Context: Seeking a job opportunity
Job Title: Media Planner
“Hi, I’m Tom. I’ve spent the last eight years learning and growing in my role as Media Planner, where I’ve developed and optimized strategic media plans for our top client and managed a subset of planners as a Team Lead. One of my proudest achievements was a pro-bono project that was recognized as a top non-profit campaign last year. I’ve been interested in moving to non-profit for quite a while, and love what your company does in education. Would you mind telling me about any media planning needs you may have on the team?”
Elevator pitch final tips
After you’ve taken time to develop a pitch that’s focused on your background and immediate goals, practice and refine it. Reading your elevator pitch out loud to yourself can reveal any mistakes, opportunities for better wording or extraneous information that might distract from your main points. Ask a friend to help you practice out loud and give feedback to start polishing your speech. Here are a few tips on delivery as you practice:
Take your time
An elevator pitch is a quick conversation by nature, but try to avoid speaking too fast. Keeping your pitch to around 75 words should help you deliver optimal information in a clear, digestible way. Be mindful of rushing through it or trying to add in too much information.
Make it conversational
It’s good to plan your elevator pitch out ahead of time and practice, but you should avoid sounding rehearsed in delivery.
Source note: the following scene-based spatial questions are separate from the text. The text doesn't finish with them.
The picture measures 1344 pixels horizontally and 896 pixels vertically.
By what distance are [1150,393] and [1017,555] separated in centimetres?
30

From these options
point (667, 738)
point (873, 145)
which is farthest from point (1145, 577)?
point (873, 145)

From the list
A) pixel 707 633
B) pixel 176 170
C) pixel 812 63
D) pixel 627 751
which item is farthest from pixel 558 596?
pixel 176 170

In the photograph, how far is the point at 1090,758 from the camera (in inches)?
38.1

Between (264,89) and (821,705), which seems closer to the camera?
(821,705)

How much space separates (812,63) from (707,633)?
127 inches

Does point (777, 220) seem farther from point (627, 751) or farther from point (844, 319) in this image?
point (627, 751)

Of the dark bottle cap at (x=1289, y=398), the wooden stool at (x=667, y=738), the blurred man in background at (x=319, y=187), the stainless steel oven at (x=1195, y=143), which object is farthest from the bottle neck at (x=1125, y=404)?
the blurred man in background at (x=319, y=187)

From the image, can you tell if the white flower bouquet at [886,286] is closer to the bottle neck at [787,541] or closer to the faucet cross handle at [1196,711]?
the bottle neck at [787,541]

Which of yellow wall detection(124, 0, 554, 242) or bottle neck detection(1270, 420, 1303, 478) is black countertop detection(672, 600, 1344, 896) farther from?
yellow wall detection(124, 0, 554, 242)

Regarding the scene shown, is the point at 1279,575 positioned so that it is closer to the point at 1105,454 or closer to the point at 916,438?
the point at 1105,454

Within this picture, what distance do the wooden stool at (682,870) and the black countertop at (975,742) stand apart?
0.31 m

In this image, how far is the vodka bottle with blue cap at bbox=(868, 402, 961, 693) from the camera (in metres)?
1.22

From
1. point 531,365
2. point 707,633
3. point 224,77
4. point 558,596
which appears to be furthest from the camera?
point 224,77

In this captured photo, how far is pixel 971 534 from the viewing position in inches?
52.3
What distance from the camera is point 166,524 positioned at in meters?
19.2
A good way to keep the pitch conversational is to memorize a general outline or key points of your speech. Keep this structure in the back of your mind and adapt your pitch for each person you give it to. For example, if you’re talking to someone you’ve just met, keep the conversation general, focused on your background and possibly state if you’re seeking new opportunities. If you’re talking to someone you want to work with, it’s important to refer to their open position or company, and how specifically you can provide value.
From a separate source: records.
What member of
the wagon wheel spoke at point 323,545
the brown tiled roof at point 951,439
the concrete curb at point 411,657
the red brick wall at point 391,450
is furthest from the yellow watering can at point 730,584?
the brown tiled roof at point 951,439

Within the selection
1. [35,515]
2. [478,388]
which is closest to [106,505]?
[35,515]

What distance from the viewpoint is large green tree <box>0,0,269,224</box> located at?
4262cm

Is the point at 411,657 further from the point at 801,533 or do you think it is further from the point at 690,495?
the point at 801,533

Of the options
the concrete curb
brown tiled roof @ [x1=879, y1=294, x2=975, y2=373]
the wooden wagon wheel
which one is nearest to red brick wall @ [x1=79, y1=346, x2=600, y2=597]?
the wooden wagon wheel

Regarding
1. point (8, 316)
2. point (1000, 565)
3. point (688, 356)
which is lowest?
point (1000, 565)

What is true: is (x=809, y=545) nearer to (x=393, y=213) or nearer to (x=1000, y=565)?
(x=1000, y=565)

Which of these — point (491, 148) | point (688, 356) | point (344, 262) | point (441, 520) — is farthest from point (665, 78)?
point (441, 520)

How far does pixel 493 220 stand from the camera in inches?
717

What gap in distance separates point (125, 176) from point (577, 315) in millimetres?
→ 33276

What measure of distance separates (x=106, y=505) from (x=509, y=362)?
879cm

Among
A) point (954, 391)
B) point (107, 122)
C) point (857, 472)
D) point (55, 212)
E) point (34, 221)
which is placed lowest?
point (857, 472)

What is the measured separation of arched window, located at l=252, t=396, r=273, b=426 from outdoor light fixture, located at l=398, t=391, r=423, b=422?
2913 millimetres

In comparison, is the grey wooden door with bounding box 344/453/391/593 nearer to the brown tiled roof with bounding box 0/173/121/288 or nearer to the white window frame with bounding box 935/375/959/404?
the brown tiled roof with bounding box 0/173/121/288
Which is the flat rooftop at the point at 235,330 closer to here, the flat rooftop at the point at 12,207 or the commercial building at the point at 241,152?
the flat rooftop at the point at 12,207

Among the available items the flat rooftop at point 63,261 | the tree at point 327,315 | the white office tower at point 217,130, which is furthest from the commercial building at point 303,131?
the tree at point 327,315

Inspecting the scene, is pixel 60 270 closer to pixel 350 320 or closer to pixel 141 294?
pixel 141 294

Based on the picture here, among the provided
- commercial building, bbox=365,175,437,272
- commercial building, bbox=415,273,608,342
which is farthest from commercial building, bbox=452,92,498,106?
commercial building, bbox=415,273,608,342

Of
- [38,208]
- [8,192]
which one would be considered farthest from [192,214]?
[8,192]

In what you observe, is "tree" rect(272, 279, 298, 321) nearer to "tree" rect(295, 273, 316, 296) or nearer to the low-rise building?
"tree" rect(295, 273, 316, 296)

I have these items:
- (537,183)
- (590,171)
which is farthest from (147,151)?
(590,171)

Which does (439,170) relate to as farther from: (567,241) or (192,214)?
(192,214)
Avoid niche words and phrases
Using acronyms, technical terms or industry-specific words and phrases can limit your elevator pitch by confusing or alienating your audience. You’ll want to be able to speak to people with a variety of backgrounds, so try replacing with general, easy to understand language. Asking friends or family for feedback can be useful for this step.
Even the best elevator pitch can lose its effectiveness if your delivery lacks confidence. Keep your chest high, shoulders back and smile when meeting someone and delivering your pitch. Use a strong speaking voice to show confidence in your experience and what you want in the future. If you’re nervous, try mentally reversing roles: If you were the person being pitched to, you’d likely be happy to listen and help the inquirer as best you could.
There is potential that your audience won’t be open to hearing your pitch. If it’s not the right time or the person you’re speaking to doesn’t seem receptive, gracefully draw back. If you’ve asked for an in person meeting and they’ve said no, you can ask if they’d prefer email or a phone call. If you get the sense at any point that the conversation is an inconvenience, use this opportunity to negotiate for a lesser ask. Leave the conversation with empathy for your audience: you prepared a speech and they weren’t expecting it—you can probably relate to the feeling of being caught of guard.
Developing an elevator pitch one step at a time makes it simple to create a speech that can be used in any professional situation. Elevator pitches can be helpful as you take them into your next networking event or interview. Your elevator pitch could the beginning of a new opportunity, so draft, review, refine and deliver with confidence.